[PROVIDED INFORMATION — start]

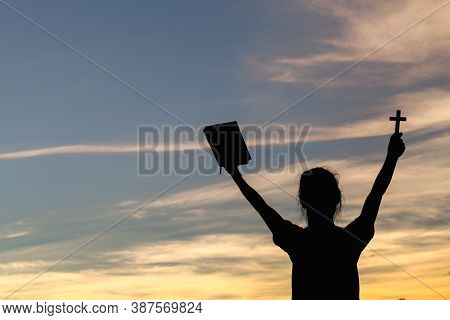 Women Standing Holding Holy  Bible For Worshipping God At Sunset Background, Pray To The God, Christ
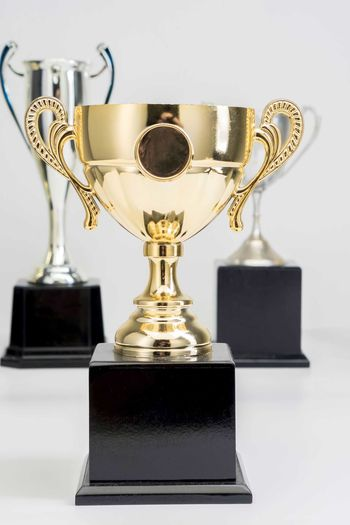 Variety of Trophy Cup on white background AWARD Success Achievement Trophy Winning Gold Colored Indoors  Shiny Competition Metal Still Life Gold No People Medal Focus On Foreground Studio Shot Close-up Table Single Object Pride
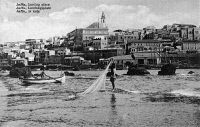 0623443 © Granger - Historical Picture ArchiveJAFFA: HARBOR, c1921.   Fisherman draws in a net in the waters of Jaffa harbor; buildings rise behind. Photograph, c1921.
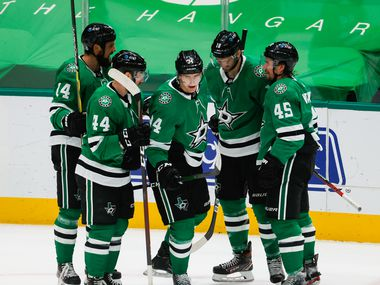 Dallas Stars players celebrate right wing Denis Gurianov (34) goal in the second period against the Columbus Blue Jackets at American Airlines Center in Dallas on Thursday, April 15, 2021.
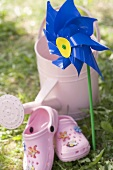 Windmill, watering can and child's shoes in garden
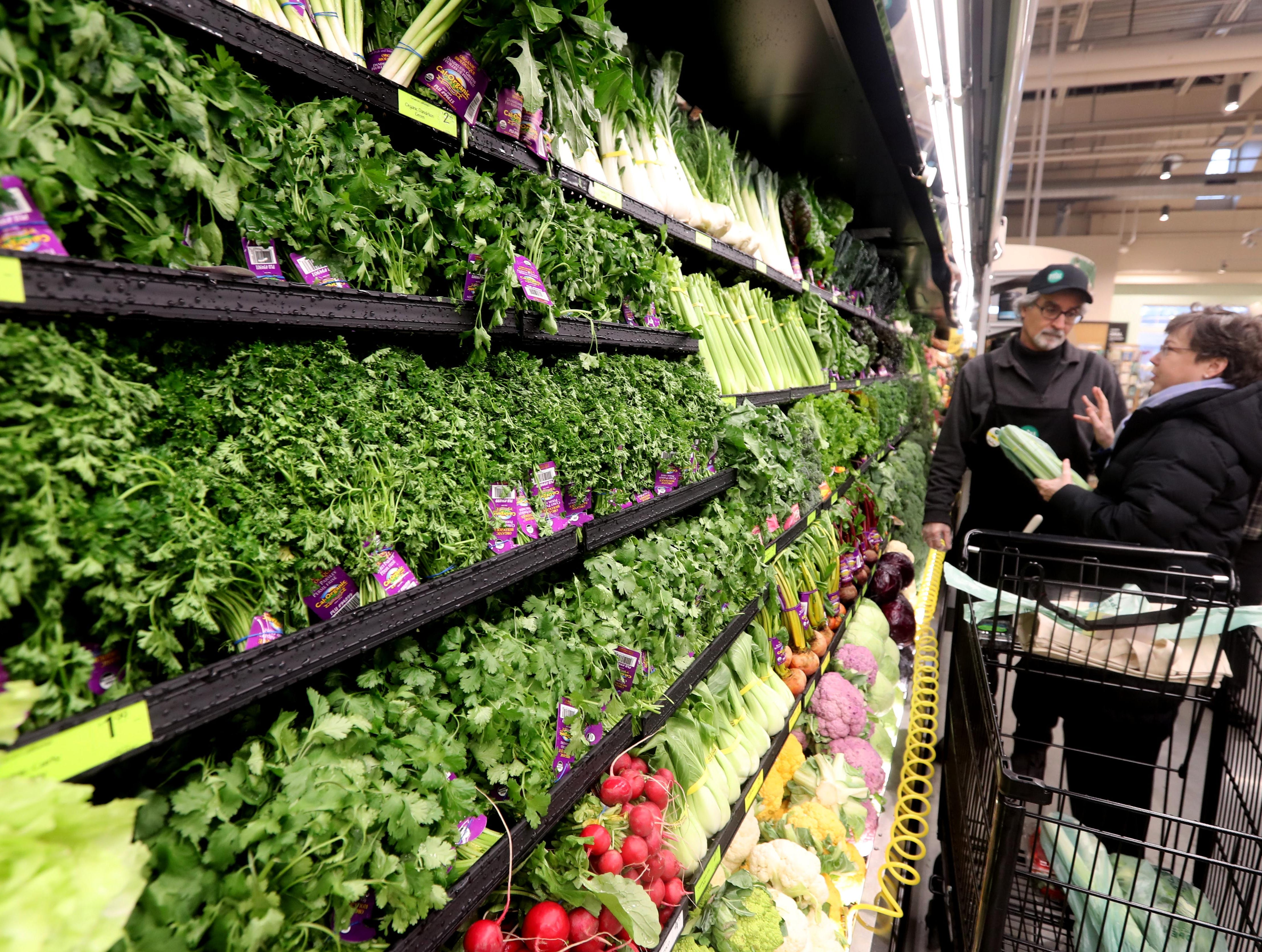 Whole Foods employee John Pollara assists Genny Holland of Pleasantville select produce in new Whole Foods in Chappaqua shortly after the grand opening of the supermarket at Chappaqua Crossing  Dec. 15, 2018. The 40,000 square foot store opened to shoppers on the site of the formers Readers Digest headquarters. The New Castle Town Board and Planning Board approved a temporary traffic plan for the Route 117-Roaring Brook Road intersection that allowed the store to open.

[PROVIDED INFORMATION — finish]

Repeat the data exactly in full, omitting its pictures.

 Women Standing Holding Holy  Bible For Worshipping God At Sunset Background, Pray To The God, Christ
 Variety of Trophy Cup on white background AWARD Success Achievement Trophy Winning Gold Colored Indoors  Shiny Competition Metal Still Life Gold No People Medal Focus On Foreground Studio Shot Close-up Table Single Object Pride
 0623443 © Granger - Historical Picture ArchiveJAFFA: HARBOR, c1921.   Fisherman draws in a net in the waters of Jaffa harbor; buildings rise behind. Photograph, c1921.
 Dallas Stars players celebrate right wing Denis Gurianov (34) goal in the second period against the Columbus Blue Jackets at American Airlines Center in Dallas on Thursday, April 15, 2021.
 Windmill, watering can and child's shoes in garden
 Whole Foods employee John Pollara assists Genny Holland of Pleasantville select produce in new Whole Foods in Chappaqua shortly after the grand opening of the supermarket at Chappaqua Crossing  Dec. 15, 2018. The 40,000 square foot store opened to shoppers on the site of the formers Readers Digest headquarters. The New Castle Town Board and Planning Board approved a temporary traffic plan for the Route 117-Roaring Brook Road intersection that allowed the store to open.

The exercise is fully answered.